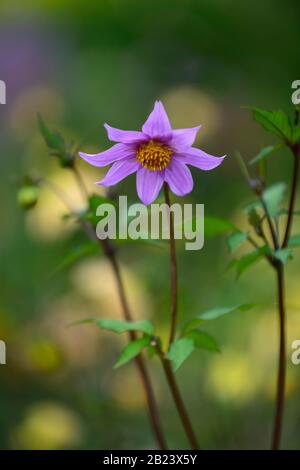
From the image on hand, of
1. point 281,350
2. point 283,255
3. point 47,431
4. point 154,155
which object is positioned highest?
point 154,155

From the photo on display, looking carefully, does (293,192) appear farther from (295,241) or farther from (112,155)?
(112,155)

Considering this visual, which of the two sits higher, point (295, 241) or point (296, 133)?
point (296, 133)

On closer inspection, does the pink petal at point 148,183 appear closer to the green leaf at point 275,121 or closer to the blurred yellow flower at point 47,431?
the green leaf at point 275,121

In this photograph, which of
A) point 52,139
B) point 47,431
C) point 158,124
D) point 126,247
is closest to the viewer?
point 158,124

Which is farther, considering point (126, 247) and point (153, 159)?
point (126, 247)

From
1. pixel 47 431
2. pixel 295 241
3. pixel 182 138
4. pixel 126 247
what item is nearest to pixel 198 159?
pixel 182 138

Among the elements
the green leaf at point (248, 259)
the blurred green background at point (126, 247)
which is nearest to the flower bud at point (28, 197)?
the blurred green background at point (126, 247)

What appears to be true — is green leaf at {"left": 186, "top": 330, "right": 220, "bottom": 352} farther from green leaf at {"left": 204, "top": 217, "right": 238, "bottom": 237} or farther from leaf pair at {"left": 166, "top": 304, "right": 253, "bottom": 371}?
green leaf at {"left": 204, "top": 217, "right": 238, "bottom": 237}
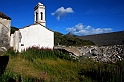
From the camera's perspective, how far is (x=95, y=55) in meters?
13.1

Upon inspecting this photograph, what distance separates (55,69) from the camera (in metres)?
9.12

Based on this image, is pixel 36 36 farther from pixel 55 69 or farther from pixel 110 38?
pixel 110 38

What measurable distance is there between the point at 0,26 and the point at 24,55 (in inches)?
197

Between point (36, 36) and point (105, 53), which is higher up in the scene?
point (36, 36)

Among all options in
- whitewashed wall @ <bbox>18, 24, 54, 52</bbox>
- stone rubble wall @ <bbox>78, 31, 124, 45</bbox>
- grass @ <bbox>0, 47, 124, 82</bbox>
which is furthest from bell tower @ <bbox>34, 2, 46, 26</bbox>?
stone rubble wall @ <bbox>78, 31, 124, 45</bbox>

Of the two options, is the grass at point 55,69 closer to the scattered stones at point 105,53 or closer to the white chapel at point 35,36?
the scattered stones at point 105,53

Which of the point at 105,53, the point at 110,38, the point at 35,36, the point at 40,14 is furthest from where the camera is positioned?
the point at 110,38

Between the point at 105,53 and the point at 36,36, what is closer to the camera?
the point at 105,53

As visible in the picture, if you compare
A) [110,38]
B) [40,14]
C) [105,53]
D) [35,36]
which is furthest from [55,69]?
[110,38]

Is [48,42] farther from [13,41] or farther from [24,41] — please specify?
[13,41]

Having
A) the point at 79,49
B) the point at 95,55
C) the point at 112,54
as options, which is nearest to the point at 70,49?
the point at 79,49

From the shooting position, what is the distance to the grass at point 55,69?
6437mm

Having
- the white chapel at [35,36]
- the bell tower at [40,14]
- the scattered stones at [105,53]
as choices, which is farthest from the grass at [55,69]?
the bell tower at [40,14]

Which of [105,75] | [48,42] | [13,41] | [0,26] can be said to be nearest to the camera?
[105,75]
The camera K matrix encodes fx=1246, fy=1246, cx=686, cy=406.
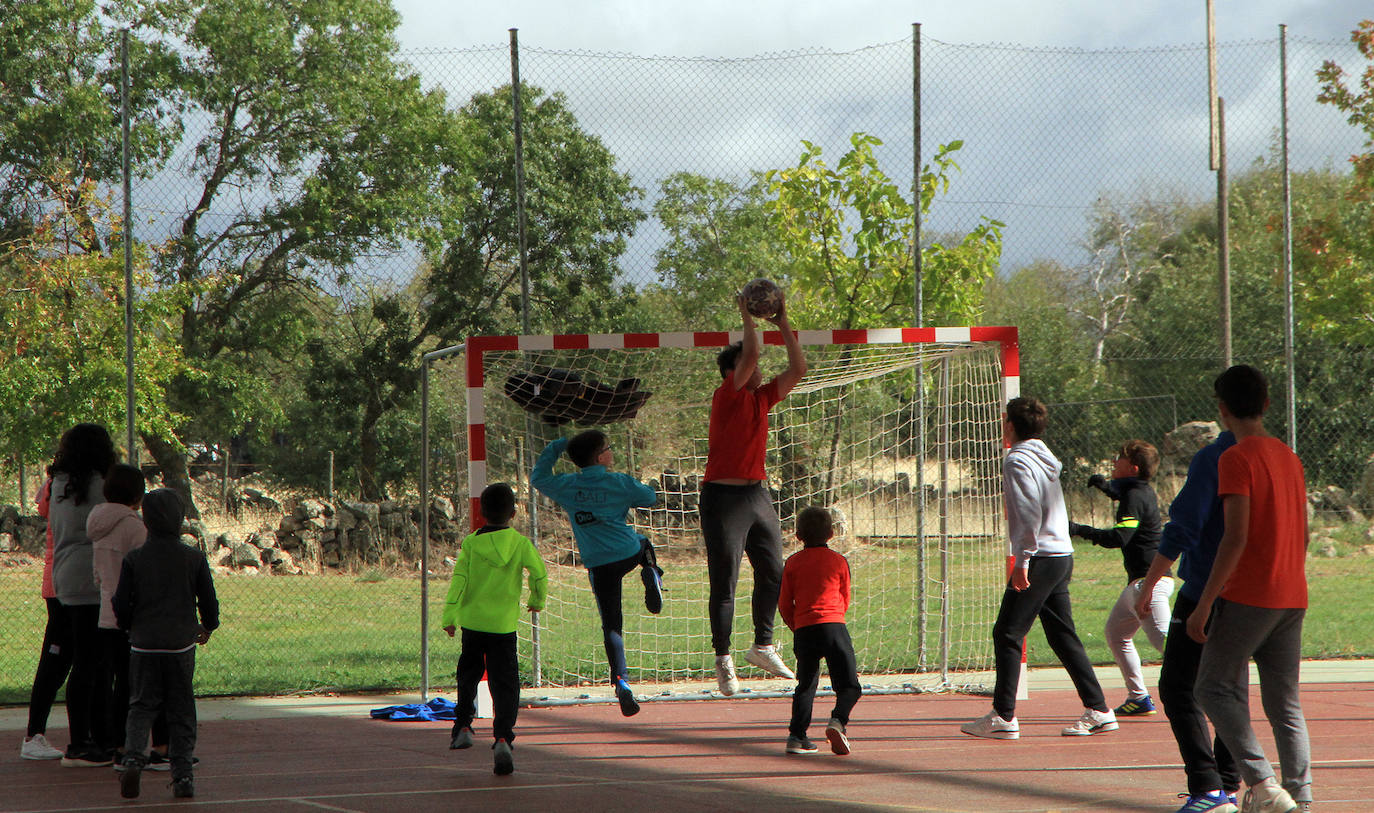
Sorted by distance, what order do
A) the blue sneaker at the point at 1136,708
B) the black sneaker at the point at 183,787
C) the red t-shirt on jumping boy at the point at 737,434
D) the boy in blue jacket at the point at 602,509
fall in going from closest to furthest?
the black sneaker at the point at 183,787 → the red t-shirt on jumping boy at the point at 737,434 → the boy in blue jacket at the point at 602,509 → the blue sneaker at the point at 1136,708

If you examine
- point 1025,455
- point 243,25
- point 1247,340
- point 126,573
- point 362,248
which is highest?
point 243,25

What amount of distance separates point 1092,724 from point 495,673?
132 inches

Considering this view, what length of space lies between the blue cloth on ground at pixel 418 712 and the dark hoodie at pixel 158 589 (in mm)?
2349

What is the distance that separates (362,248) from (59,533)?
1345 centimetres

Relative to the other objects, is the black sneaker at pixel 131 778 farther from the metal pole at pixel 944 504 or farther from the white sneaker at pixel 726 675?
the metal pole at pixel 944 504

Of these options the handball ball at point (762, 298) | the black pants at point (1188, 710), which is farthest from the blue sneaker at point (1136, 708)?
the handball ball at point (762, 298)

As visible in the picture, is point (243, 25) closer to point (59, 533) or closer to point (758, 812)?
point (59, 533)

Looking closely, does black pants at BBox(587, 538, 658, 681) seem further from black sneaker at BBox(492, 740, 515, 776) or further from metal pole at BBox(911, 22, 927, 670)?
metal pole at BBox(911, 22, 927, 670)

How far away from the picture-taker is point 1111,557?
63.0 feet

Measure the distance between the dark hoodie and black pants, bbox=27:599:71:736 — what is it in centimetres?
92

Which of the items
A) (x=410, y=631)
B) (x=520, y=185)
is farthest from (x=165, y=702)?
(x=410, y=631)

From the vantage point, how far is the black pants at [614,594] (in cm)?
706

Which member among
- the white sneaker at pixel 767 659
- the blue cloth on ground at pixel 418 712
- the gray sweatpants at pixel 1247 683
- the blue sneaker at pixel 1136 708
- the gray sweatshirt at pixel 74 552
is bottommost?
the blue cloth on ground at pixel 418 712

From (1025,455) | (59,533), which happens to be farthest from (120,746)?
(1025,455)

- WHAT YOU WILL DO
Number every line of the rows above, from first to last, skipping blank lines and leaving out the pictures.

- RESPONSE BELOW
1. From the image on hand, of
2. 1. point 281,350
3. 2. point 283,255
4. 3. point 47,431
5. 4. point 154,155
6. which object is positioned highest?
7. point 154,155
8. From the photo on display, looking carefully, does (293,192) appear farther from (295,241) or farther from (112,155)?
9. (112,155)
10. Considering this visual, which of the two sits higher, point (295, 241) or point (296, 133)?
11. point (296, 133)
12. On closer inspection, does the pink petal at point 148,183 appear closer to the green leaf at point 275,121 or closer to the blurred yellow flower at point 47,431?
13. the green leaf at point 275,121
14. In this photograph, which of
15. A) point 52,139
16. B) point 47,431
17. C) point 158,124
18. D) point 126,247
19. is closest to the viewer?
20. point 158,124
21. Which is farther, considering point (126, 247) and point (153, 159)?
22. point (126, 247)
23. From
24. 1. pixel 47 431
25. 2. pixel 295 241
26. 3. pixel 182 138
27. 4. pixel 126 247
28. what item is nearest to pixel 198 159?
29. pixel 182 138
30. Among the elements
31. the green leaf at point (248, 259)
32. the blurred green background at point (126, 247)
33. which is nearest to the flower bud at point (28, 197)?
34. the blurred green background at point (126, 247)
35. What appears to be true — is green leaf at {"left": 186, "top": 330, "right": 220, "bottom": 352} farther from green leaf at {"left": 204, "top": 217, "right": 238, "bottom": 237} or farther from leaf pair at {"left": 166, "top": 304, "right": 253, "bottom": 371}?
36. green leaf at {"left": 204, "top": 217, "right": 238, "bottom": 237}
37. From the camera's perspective, how far is (x=95, y=55) in meters?
38. 13.1
39. Upon inspecting this photograph, what distance separates (55,69) from the camera (in metres)?
40. 9.12
41. Based on this image, is pixel 36 36 farther from pixel 55 69 or farther from pixel 110 38?
42. pixel 110 38
43. What measurable distance is there between the point at 0,26 and the point at 24,55 (in inches)?
44. 197
45. Between point (36, 36) and point (105, 53), which is higher up in the scene?
46. point (36, 36)
47. Among all options in
48. - whitewashed wall @ <bbox>18, 24, 54, 52</bbox>
49. - stone rubble wall @ <bbox>78, 31, 124, 45</bbox>
50. - grass @ <bbox>0, 47, 124, 82</bbox>
51. which is furthest from bell tower @ <bbox>34, 2, 46, 26</bbox>?
52. stone rubble wall @ <bbox>78, 31, 124, 45</bbox>
53. Of the two options, is the grass at point 55,69 closer to the scattered stones at point 105,53 or closer to the white chapel at point 35,36?
54. the scattered stones at point 105,53
55. Which of the point at 105,53, the point at 110,38, the point at 35,36, the point at 40,14 is furthest from where the camera is positioned?
56. the point at 110,38
57. Between the point at 105,53 and the point at 36,36, what is closer to the camera?
58. the point at 105,53
59. As visible in the picture, if you compare
60. A) [110,38]
61. B) [40,14]
62. C) [105,53]
63. D) [35,36]
64. which is furthest from [55,69]?
65. [110,38]
66. Is [48,42] farther from [13,41] or farther from [24,41] — please specify?
67. [13,41]
68. Having
69. A) the point at 79,49
70. B) the point at 95,55
71. C) the point at 112,54
72. as options, which is nearest to the point at 70,49?
73. the point at 79,49
74. From the shooting position, what is the distance to the grass at point 55,69?
75. 6437mm
76. Having
77. - the white chapel at [35,36]
78. - the bell tower at [40,14]
79. - the scattered stones at [105,53]
80. as choices, which is farthest from the grass at [55,69]?
81. the bell tower at [40,14]
82. Which of [105,75] | [48,42] | [13,41] | [0,26] can be said to be nearest to the camera?
83. [105,75]
84. The camera K matrix encodes fx=1246, fy=1246, cx=686, cy=406.
85. Sorted by distance, what order do
86. A) the blue sneaker at the point at 1136,708
87. B) the black sneaker at the point at 183,787
88. C) the red t-shirt on jumping boy at the point at 737,434
89. D) the boy in blue jacket at the point at 602,509
90. fall in going from closest to furthest?
91. the black sneaker at the point at 183,787 → the red t-shirt on jumping boy at the point at 737,434 → the boy in blue jacket at the point at 602,509 → the blue sneaker at the point at 1136,708
92. If you examine
93. - point 1025,455
94. - point 243,25
95. - point 1247,340
96. - point 126,573
97. - point 362,248
98. which is highest?
99. point 243,25
100. What amount of distance separates point 1092,724 from point 495,673?
101. 132 inches
102. Considering this view, what length of space lies between the blue cloth on ground at pixel 418 712 and the dark hoodie at pixel 158 589 (in mm)?
103. 2349
104. What is the distance that separates (362,248) from (59,533)?
105. 1345 centimetres
106. Relative to the other objects, is the black sneaker at pixel 131 778 farther from the metal pole at pixel 944 504 or farther from the white sneaker at pixel 726 675?
107. the metal pole at pixel 944 504
108. Of these options the handball ball at point (762, 298) | the black pants at point (1188, 710), which is farthest from the blue sneaker at point (1136, 708)?
109. the handball ball at point (762, 298)
110. As visible in the picture, is point (243, 25) closer to point (59, 533) or closer to point (758, 812)?
111. point (59, 533)
112. Looking closely, does black pants at BBox(587, 538, 658, 681) seem further from black sneaker at BBox(492, 740, 515, 776) or further from metal pole at BBox(911, 22, 927, 670)?
113. metal pole at BBox(911, 22, 927, 670)
114. How far away from the picture-taker is point 1111,557?
115. 63.0 feet
116. Measure the distance between the dark hoodie and black pants, bbox=27:599:71:736 — what is it in centimetres?
117. 92
118. Which of the items
119. A) (x=410, y=631)
120. B) (x=520, y=185)
121. is farthest from (x=165, y=702)?
122. (x=410, y=631)
123. From the vantage point, how far is the black pants at [614,594] (in cm)?
124. 706
125. Which member among
126. - the white sneaker at pixel 767 659
127. - the blue cloth on ground at pixel 418 712
128. - the gray sweatpants at pixel 1247 683
129. - the blue sneaker at pixel 1136 708
130. - the gray sweatshirt at pixel 74 552
131. is bottommost?
132. the blue cloth on ground at pixel 418 712
133. From (1025,455) | (59,533), which happens to be farthest from (120,746)?
134. (1025,455)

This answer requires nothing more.